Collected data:
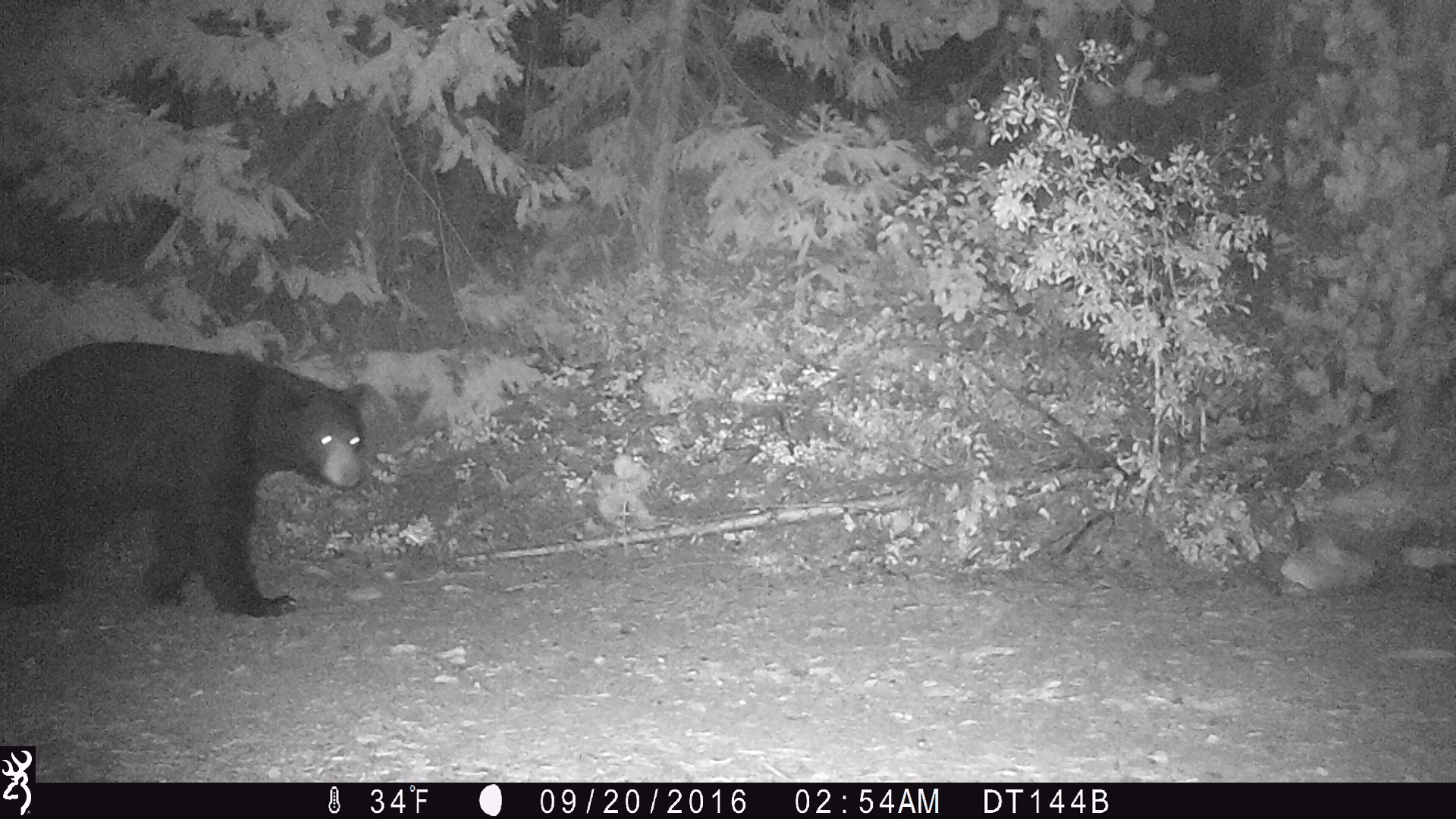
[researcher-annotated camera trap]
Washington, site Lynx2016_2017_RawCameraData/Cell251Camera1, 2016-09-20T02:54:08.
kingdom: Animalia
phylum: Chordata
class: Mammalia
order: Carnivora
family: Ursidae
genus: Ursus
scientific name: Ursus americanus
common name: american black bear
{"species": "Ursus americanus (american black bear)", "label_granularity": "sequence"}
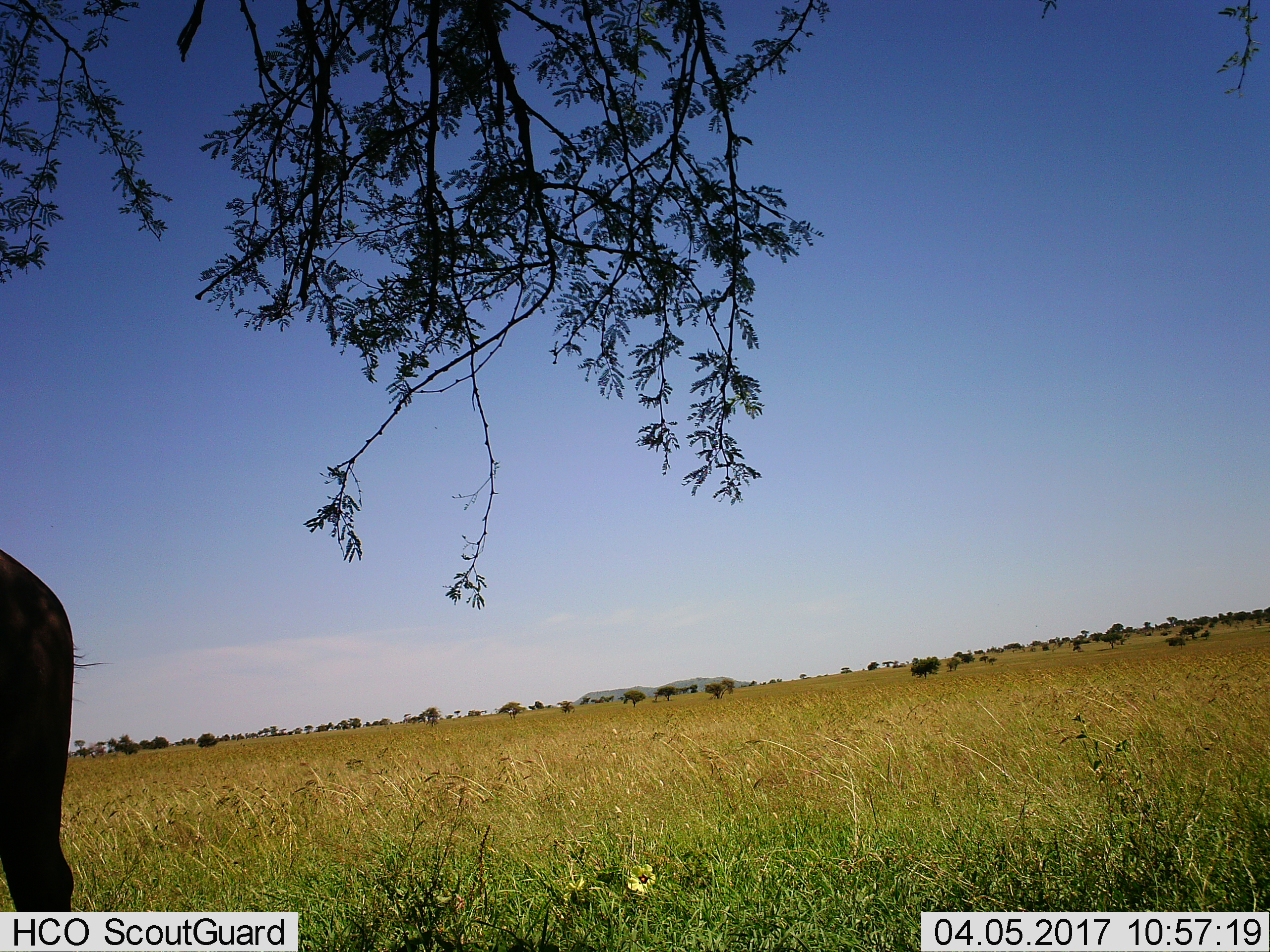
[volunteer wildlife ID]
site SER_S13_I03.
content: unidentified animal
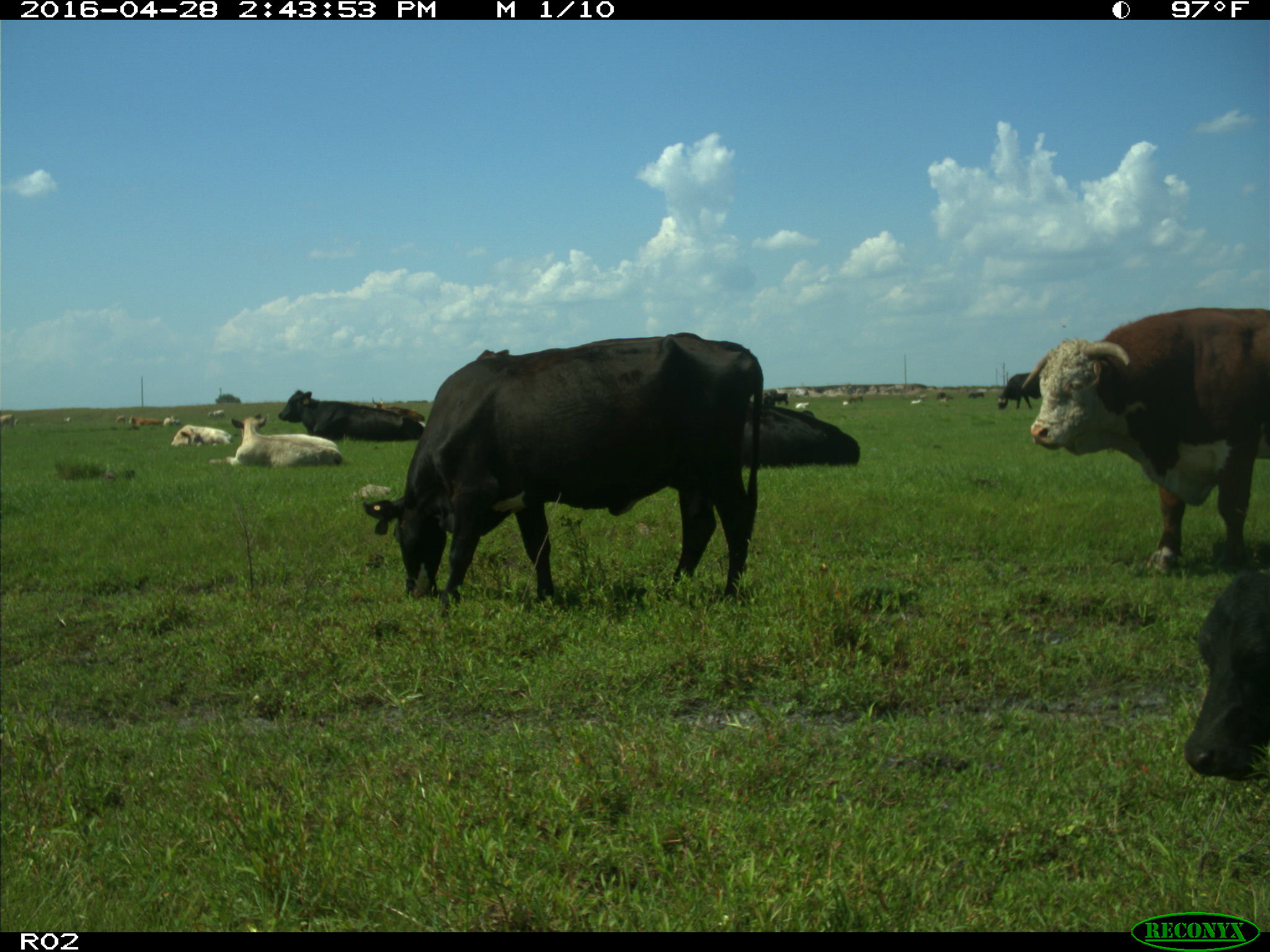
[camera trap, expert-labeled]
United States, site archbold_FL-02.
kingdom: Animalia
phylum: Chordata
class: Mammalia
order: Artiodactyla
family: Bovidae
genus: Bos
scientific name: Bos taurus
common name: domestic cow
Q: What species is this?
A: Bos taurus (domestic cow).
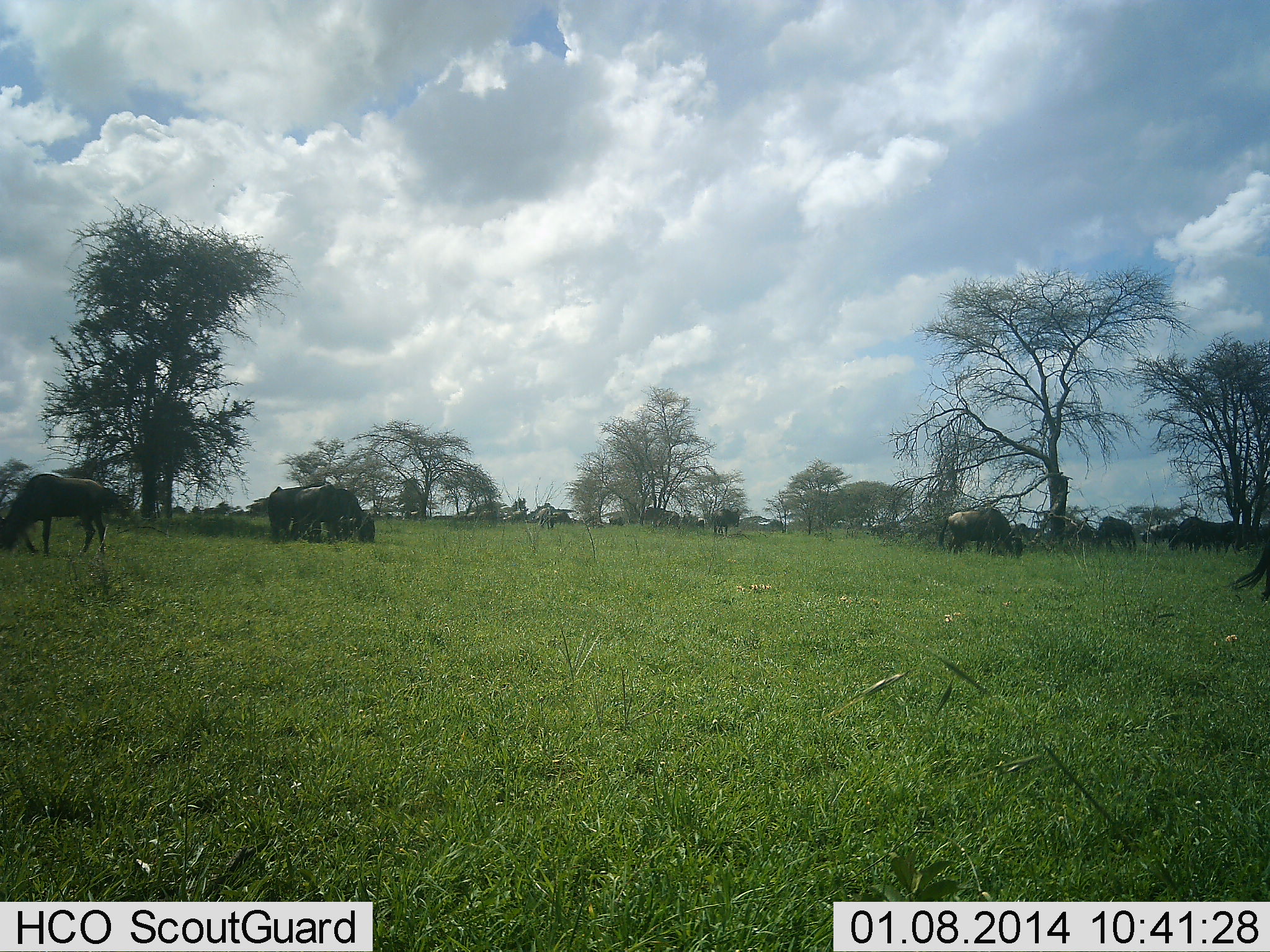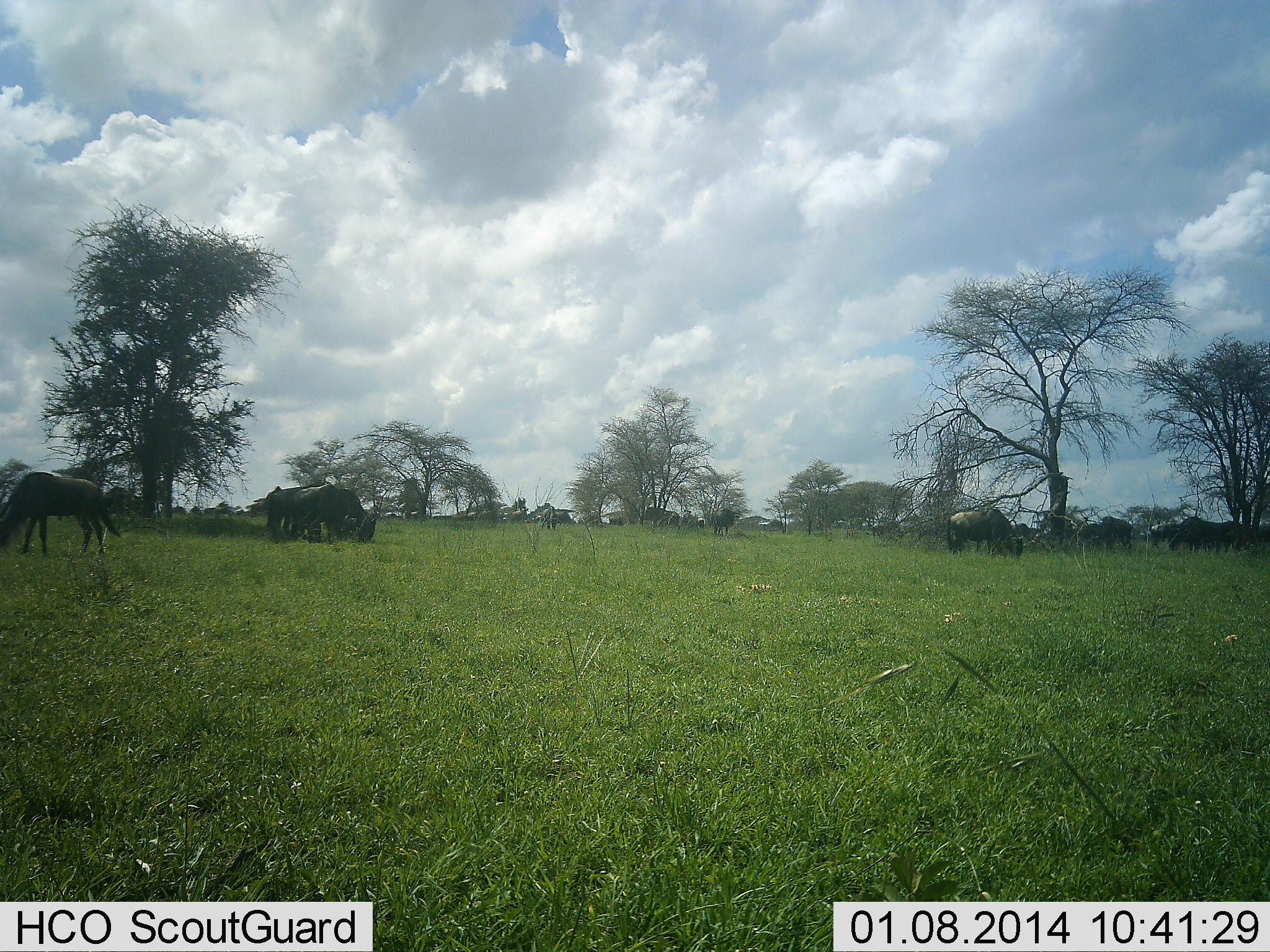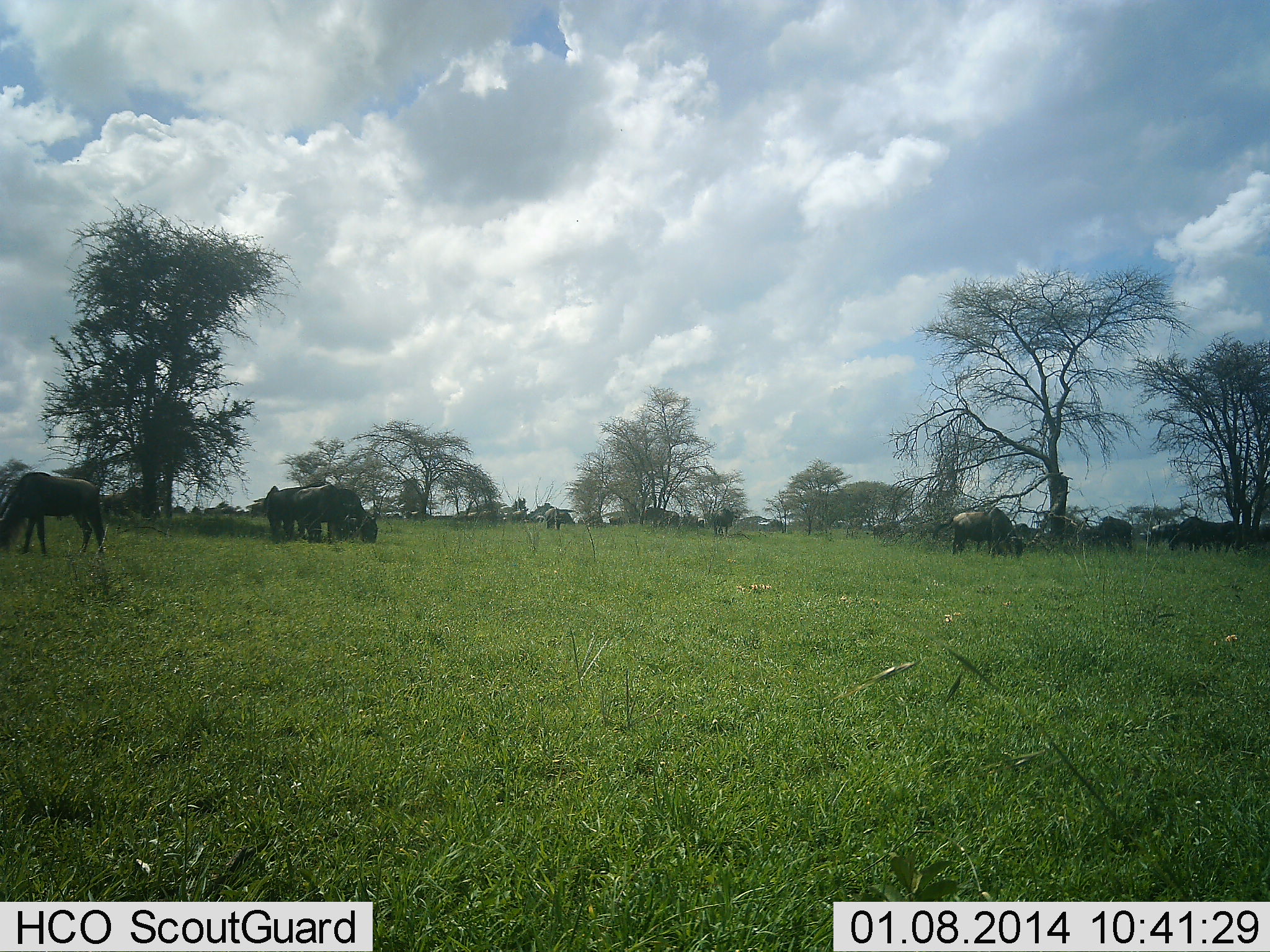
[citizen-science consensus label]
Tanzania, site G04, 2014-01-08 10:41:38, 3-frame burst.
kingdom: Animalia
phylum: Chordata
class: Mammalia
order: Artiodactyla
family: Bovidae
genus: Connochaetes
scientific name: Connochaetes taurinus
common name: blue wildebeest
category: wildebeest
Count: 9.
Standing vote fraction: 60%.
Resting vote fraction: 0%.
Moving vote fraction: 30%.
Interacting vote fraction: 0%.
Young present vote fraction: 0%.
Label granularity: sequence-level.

• [Goal of the exercise]:
Using the data above, copy exactly the lines from the one containing "A: Bos taurus (domestic cow)." to the one containing "Standing vote fraction: 60%.", inclusive. Exclude the pictures.

• [Solution to this problem]:
A: Bos taurus (domestic cow).
[citizen-science consensus label]
Tanzania, site G04, 2014-01-08 10:41:38, 3-frame burst.
kingdom: Animalia
phylum: Chordata
class: Mammalia
order: Artiodactyla
family: Bovidae
genus: Connochaetes
scientific name: Connochaetes taurinus
common name: blue wildebeest
category: wildebeest
Count: 9.
Standing vote fraction: 60%.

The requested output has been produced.